→ Source extract:
^^^^^^^^

Oakley noted in her written testimony that VA’s oversight of its large-scale projects led to GAO adding the department’s health care to its high-risk list in 2015 “due, in part, to its IT challenges,” and that the watchdog subsequently added VA acquisition management to the list in 2019 “as a result of the department’s significant contract obligations and numerous challenges to efficient acquisitions.”
Internal oversight of VA’s major IT acquisitions have also been a consistent concern. Oakley told the panel that, despite being required to have VA’s chief information officer review and approve VA’s IT contracts, GAO found that the department “awarded almost 12,000 new IT contract actions between March 2018 and September 2021,” but that it “did not provide evidence of CIO approval for over 4,500—or 35%—of these contract actions.”
One of VA’s IT projects that has been the subject of intense congressional scrutiny in recent years has been the department’s multi-billion dollar effort to modernize its electronic health record system. Lawmakers, in particular, have criticized the ballooning cost of the project, as well as Oracle Cerner’s management of the software’s deployment in the wake of veteran deaths and patient safety concerns tied to the rollout of the new EHR system.
VA and Oracle Cerner agreed earlier this month to extend their contract for the EHR modernization program, although the renegotiated agreement includes a shorter-term extension and new penalties for missed deadlines and poor performance metrics.
The contract was extended after VA announced on April 21 that it was pausing deployments of the new EHR system at additional medical centers until the department “is confident that the new EHR is highly functioning at current sites and ready to deliver for veterans and VA clinicians at future sites.”
House lawmakers have already proposed bipartisan legislation to address issues with the deployment of the new EHR system, as well as broader concerns about VA’s management of major IT projects.
Last month, Rep. Mike Bost, R-Ill.—who chairs the House Veterans’ Affairs Committee—and Rep. Mark Takano, D-Calif.—the full panel’s ranking member—introduced legislation designed to enhance oversight and accountability of the new EHR system’s deployment. The legislation also includes the text from a bill originally introduced by Takano that would require VA to “enter into a contract for the independent verification and validation of certain modernization efforts.”

^^^^^^^^

→ Data provided:

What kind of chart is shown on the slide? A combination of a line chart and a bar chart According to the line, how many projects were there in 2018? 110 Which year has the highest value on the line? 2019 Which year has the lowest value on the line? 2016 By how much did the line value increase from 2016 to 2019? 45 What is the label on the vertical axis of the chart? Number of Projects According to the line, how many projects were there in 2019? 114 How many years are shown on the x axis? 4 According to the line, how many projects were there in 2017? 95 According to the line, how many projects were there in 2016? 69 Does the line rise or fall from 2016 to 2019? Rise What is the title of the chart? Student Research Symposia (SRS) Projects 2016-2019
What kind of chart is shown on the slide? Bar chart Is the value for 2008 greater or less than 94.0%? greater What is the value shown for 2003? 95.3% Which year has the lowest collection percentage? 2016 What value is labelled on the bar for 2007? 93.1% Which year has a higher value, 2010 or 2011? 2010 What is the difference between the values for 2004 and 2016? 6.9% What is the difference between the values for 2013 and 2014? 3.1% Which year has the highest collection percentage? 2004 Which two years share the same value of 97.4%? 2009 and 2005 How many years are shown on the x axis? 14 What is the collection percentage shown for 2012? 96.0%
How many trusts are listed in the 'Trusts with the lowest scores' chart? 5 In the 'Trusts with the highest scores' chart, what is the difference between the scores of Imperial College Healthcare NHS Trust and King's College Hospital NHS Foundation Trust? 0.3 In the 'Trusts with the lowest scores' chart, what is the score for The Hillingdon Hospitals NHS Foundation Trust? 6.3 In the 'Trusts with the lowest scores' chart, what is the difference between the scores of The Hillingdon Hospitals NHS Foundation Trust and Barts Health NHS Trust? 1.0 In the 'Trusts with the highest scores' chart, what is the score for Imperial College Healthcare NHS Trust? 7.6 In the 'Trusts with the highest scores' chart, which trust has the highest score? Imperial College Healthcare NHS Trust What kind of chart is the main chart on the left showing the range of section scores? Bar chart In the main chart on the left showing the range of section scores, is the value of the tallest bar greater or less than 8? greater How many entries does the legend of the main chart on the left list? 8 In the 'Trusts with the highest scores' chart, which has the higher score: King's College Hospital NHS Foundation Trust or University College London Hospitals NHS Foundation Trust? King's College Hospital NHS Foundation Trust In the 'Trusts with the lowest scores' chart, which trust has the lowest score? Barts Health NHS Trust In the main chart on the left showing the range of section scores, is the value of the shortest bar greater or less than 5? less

^^^^^^^^

→ What is needed: Pick up the news piece about oversight of VA's IT projects and its health record rollout, and write what comes after its last sentence.

→ Response area:
To expand VA’s supplier base and to help bolster some of the department’s ongoing modernization efforts, some lawmakers also used the hearing to float the idea of having VA work to ensure that large-scale IT projects can be fulfilled, at least in part, by smaller tech firms.
Rep. Keith Self, R-Texas, asked the witnesses about the possibility of breaking larger IT initiatives, such as VA’s EHR modernization program, ”into smaller contracts” that could then be awarded to other contractors.
“Absolutely,” Hana Schank—a senior advisor at the New America think tank—said. She added that “in a normal scenario” it would make sense to break contracts, like for the new EHR system, into a scheduling contract and other sub-components.
“You can break these things up into individual pieces,” Schank said, adding that “every big tech project is—I don’t want to say breakup-able—but it can be divided that way.”
Oakley said she agreed with Schank, adding that GAO has “done a lot of work on the practices of leading companies that do product development for cyber products as well as cyber physical products,” and that “these companies take an iterative approach to development.”
Rosendale said that it sounded as though, if VA “had smaller pods or components which communicated with each other seamlessly,” then the department “could get these systems.”
“The problem is we have people that are putting the [contract] requirements out that aren’t really familiar with the application, how it’s going to be utilized,” he added.